**SET TASK**
Rewrite these rows, replacing every occurrence of "further from" with "farther from" and leaving everything else unchanged.

**LISTED ENTRIES**
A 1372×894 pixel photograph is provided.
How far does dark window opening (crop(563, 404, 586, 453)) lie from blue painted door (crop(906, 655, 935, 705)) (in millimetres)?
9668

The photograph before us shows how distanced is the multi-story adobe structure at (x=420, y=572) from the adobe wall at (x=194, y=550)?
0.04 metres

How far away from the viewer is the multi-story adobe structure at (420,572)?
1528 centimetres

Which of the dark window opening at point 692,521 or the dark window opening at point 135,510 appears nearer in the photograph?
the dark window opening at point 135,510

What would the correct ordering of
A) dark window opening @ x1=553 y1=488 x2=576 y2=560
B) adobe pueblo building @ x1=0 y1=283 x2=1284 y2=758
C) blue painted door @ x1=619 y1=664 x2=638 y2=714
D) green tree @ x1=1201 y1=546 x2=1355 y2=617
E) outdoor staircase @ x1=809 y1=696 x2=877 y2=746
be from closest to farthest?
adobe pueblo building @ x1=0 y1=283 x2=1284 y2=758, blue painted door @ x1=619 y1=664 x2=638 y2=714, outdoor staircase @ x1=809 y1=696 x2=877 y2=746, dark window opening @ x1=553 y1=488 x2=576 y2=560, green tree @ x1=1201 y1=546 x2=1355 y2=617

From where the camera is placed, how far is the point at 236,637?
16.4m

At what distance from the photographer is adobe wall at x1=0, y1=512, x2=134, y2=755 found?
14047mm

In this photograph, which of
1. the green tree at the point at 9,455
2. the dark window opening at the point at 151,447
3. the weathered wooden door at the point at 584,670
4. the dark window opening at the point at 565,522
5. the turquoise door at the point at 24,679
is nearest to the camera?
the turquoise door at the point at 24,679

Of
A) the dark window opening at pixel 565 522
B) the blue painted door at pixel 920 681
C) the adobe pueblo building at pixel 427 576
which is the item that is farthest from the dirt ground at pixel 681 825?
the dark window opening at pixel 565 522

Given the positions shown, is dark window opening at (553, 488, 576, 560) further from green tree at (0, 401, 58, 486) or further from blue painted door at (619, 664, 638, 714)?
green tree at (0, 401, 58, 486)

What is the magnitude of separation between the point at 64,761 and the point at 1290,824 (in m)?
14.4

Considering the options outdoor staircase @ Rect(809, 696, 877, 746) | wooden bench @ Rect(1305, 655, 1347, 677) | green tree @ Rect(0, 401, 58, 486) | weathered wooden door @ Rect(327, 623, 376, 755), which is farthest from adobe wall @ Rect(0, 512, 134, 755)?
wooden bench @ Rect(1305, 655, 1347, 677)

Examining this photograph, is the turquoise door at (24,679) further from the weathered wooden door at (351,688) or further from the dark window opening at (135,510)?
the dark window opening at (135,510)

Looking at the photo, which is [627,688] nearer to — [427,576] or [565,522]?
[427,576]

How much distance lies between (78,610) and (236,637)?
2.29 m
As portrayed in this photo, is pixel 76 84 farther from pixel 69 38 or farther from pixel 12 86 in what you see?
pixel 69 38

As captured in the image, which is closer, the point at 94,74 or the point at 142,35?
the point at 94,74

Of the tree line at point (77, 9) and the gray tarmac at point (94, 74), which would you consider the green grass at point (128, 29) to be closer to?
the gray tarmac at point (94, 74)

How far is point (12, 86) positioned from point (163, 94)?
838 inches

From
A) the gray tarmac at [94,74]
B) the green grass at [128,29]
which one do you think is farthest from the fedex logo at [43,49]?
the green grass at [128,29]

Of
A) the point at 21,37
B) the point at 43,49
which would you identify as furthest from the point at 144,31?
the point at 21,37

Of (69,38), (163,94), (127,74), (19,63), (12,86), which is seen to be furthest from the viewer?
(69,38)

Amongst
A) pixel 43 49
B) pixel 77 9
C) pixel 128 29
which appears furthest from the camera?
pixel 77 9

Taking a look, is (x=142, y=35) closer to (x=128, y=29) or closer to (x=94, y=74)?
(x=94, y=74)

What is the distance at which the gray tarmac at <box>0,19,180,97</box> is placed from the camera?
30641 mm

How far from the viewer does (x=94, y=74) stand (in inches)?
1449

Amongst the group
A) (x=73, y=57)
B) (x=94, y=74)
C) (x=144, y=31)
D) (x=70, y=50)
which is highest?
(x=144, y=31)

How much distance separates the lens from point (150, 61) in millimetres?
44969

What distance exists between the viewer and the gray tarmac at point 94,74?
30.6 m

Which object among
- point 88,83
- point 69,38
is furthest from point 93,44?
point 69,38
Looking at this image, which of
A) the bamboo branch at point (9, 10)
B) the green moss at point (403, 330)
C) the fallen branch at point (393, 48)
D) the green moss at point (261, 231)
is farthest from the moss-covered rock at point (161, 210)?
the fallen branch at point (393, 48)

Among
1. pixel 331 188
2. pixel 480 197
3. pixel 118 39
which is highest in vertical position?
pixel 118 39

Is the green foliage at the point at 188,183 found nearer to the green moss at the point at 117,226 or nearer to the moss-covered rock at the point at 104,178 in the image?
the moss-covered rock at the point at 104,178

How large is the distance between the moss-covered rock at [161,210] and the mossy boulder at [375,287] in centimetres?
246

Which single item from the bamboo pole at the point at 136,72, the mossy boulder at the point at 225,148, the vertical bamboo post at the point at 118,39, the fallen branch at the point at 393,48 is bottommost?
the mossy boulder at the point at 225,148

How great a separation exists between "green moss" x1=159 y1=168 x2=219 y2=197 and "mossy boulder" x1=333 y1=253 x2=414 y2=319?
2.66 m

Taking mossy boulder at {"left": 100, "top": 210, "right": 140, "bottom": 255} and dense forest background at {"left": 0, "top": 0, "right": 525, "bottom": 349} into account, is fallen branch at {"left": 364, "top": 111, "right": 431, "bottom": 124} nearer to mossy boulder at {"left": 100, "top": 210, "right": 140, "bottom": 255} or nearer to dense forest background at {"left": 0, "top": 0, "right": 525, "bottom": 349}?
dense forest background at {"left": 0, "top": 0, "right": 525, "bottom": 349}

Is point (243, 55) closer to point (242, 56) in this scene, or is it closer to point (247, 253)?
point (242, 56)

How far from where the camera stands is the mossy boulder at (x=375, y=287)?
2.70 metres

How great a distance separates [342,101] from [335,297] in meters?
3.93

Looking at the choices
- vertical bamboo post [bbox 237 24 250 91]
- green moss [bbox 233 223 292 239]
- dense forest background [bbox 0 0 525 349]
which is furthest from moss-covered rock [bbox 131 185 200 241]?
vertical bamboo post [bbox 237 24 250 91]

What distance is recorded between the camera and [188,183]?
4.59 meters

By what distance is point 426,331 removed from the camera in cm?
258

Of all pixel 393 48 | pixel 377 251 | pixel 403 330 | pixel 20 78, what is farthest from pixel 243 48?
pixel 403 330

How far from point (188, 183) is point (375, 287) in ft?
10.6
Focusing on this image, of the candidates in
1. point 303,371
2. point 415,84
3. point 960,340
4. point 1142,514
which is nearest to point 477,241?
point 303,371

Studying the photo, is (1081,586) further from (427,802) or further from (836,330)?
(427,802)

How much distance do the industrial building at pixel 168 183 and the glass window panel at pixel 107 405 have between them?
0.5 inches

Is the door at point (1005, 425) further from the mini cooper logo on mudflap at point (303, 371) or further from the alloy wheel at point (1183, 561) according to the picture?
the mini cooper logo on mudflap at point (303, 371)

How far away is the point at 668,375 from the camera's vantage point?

**THE SOLUTION**
A 1372×894 pixel photograph is provided.
How far does dark window opening (crop(563, 404, 586, 453)) lie from blue painted door (crop(906, 655, 935, 705)) (in millimetres)?
9668

The photograph before us shows how distanced is the multi-story adobe structure at (x=420, y=572) from the adobe wall at (x=194, y=550)?
0.04 metres

How far away from the viewer is the multi-story adobe structure at (420,572)?
1528 centimetres

Which of the dark window opening at point 692,521 or the dark window opening at point 135,510 appears nearer in the photograph?
the dark window opening at point 135,510

What would the correct ordering of
A) dark window opening @ x1=553 y1=488 x2=576 y2=560
B) adobe pueblo building @ x1=0 y1=283 x2=1284 y2=758
C) blue painted door @ x1=619 y1=664 x2=638 y2=714
D) green tree @ x1=1201 y1=546 x2=1355 y2=617
E) outdoor staircase @ x1=809 y1=696 x2=877 y2=746
be from closest to farthest?
adobe pueblo building @ x1=0 y1=283 x2=1284 y2=758, blue painted door @ x1=619 y1=664 x2=638 y2=714, outdoor staircase @ x1=809 y1=696 x2=877 y2=746, dark window opening @ x1=553 y1=488 x2=576 y2=560, green tree @ x1=1201 y1=546 x2=1355 y2=617

From where the camera is placed, how far is the point at 236,637?
16.4m

At what distance from the photographer is adobe wall at x1=0, y1=512, x2=134, y2=755 found?
14047mm

In this photograph, which of
1. the green tree at the point at 9,455
2. the dark window opening at the point at 151,447
3. the weathered wooden door at the point at 584,670
4. the dark window opening at the point at 565,522
5. the turquoise door at the point at 24,679
is nearest to the camera?
the turquoise door at the point at 24,679

Of
A) the dark window opening at pixel 565 522
B) the blue painted door at pixel 920 681
C) the adobe pueblo building at pixel 427 576
which is the item that is farthest from the dirt ground at pixel 681 825?
the dark window opening at pixel 565 522

Given the positions shown, is dark window opening at (553, 488, 576, 560) farther from green tree at (0, 401, 58, 486) or farther from blue painted door at (619, 664, 638, 714)?
green tree at (0, 401, 58, 486)

What is the magnitude of separation between the point at 64,761 and the point at 1290,824 (in m)?
14.4

Considering the options outdoor staircase @ Rect(809, 696, 877, 746) | wooden bench @ Rect(1305, 655, 1347, 677) | green tree @ Rect(0, 401, 58, 486) | weathered wooden door @ Rect(327, 623, 376, 755), which is farthest from adobe wall @ Rect(0, 512, 134, 755)?
wooden bench @ Rect(1305, 655, 1347, 677)

Examining this photograph, is the turquoise door at (24,679) farther from the weathered wooden door at (351,688) or farther from the dark window opening at (135,510)?
the dark window opening at (135,510)

Looking at the photo, which is [627,688] nearer to — [427,576] or [565,522]?
[427,576]

How much distance lies between (78,610) and (236,637)?
2.29 m
As portrayed in this photo, is pixel 76 84 farther from pixel 69 38 or farther from pixel 12 86 in what you see?
pixel 69 38

As captured in the image, which is closer, the point at 94,74 or the point at 142,35?
the point at 94,74

Of the tree line at point (77, 9) and the gray tarmac at point (94, 74), which would you consider the green grass at point (128, 29) to be closer to?
the gray tarmac at point (94, 74)

How far is point (12, 86) positioned from point (163, 94)?
838 inches

From
A) the gray tarmac at [94,74]
B) the green grass at [128,29]
which one do you think is farthest from the fedex logo at [43,49]?
the green grass at [128,29]

Of
A) the point at 21,37
B) the point at 43,49
which would you identify as furthest from the point at 144,31?
the point at 21,37

Of (69,38), (163,94), (127,74), (19,63), (12,86), which is seen to be furthest from the viewer?
(69,38)

Amongst
A) pixel 43 49
B) pixel 77 9
C) pixel 128 29
which appears furthest from the camera?
pixel 77 9

Taking a look, is (x=142, y=35) closer to (x=128, y=29) or closer to (x=94, y=74)?
(x=94, y=74)

What is the distance at which the gray tarmac at <box>0,19,180,97</box> is placed from the camera?
30641 mm

How far from the viewer does (x=94, y=74) stand (in inches)?
1449

Amongst the group
A) (x=73, y=57)
B) (x=94, y=74)
C) (x=144, y=31)
D) (x=70, y=50)
which is highest?
(x=144, y=31)

How much distance separates the lens from point (150, 61) in millimetres?
44969

What distance exists between the viewer and the gray tarmac at point 94,74?
30.6 m

Which object among
- point 88,83
- point 69,38
is furthest from point 93,44?
point 69,38
Looking at this image, which of
A) the bamboo branch at point (9, 10)
B) the green moss at point (403, 330)
C) the fallen branch at point (393, 48)
D) the green moss at point (261, 231)
is farthest from the moss-covered rock at point (161, 210)?
the fallen branch at point (393, 48)

Among
1. pixel 331 188
2. pixel 480 197
3. pixel 118 39
which is highest in vertical position?
pixel 118 39

Is the green foliage at the point at 188,183 found nearer to the green moss at the point at 117,226 or nearer to the moss-covered rock at the point at 104,178 in the image?
the moss-covered rock at the point at 104,178

How large is the distance between the moss-covered rock at [161,210] and the mossy boulder at [375,287] in centimetres?
246

Which single item from the bamboo pole at the point at 136,72, the mossy boulder at the point at 225,148, the vertical bamboo post at the point at 118,39, the fallen branch at the point at 393,48 is bottommost?
the mossy boulder at the point at 225,148

How great a separation exists between "green moss" x1=159 y1=168 x2=219 y2=197 and "mossy boulder" x1=333 y1=253 x2=414 y2=319?
2.66 m

Taking mossy boulder at {"left": 100, "top": 210, "right": 140, "bottom": 255} and dense forest background at {"left": 0, "top": 0, "right": 525, "bottom": 349} into account, is fallen branch at {"left": 364, "top": 111, "right": 431, "bottom": 124} nearer to mossy boulder at {"left": 100, "top": 210, "right": 140, "bottom": 255} or nearer to dense forest background at {"left": 0, "top": 0, "right": 525, "bottom": 349}?
dense forest background at {"left": 0, "top": 0, "right": 525, "bottom": 349}

Is point (243, 55) closer to point (242, 56) in this scene, or is it closer to point (247, 253)?
point (242, 56)

How far from where the camera stands is the mossy boulder at (x=375, y=287)?
2.70 metres

How great a distance separates [342,101] from [335,297] in meters?
3.93

Looking at the choices
- vertical bamboo post [bbox 237 24 250 91]
- green moss [bbox 233 223 292 239]
- dense forest background [bbox 0 0 525 349]
which is furthest from moss-covered rock [bbox 131 185 200 241]?
vertical bamboo post [bbox 237 24 250 91]

What distance is recorded between the camera and [188,183]?
4.59 meters

By what distance is point 426,331 removed from the camera in cm?
258

Of all pixel 393 48 | pixel 377 251 | pixel 403 330 | pixel 20 78, what is farthest from pixel 243 48?
pixel 403 330

How far from point (188, 183) is point (375, 287) in ft?
10.6
Focusing on this image, of the candidates in
1. point 303,371
2. point 415,84
3. point 960,340
4. point 1142,514
which is nearest to point 477,241?
point 303,371

Studying the photo, is (1081,586) farther from (427,802) or farther from (836,330)?
(427,802)

How much distance do the industrial building at pixel 168 183 and the glass window panel at pixel 107 405 have between them?
0.5 inches

Is the door at point (1005, 425) farther from the mini cooper logo on mudflap at point (303, 371) or farther from the alloy wheel at point (1183, 561) according to the picture?
the mini cooper logo on mudflap at point (303, 371)

How far away is the point at 668,375 from the camera's vantage point?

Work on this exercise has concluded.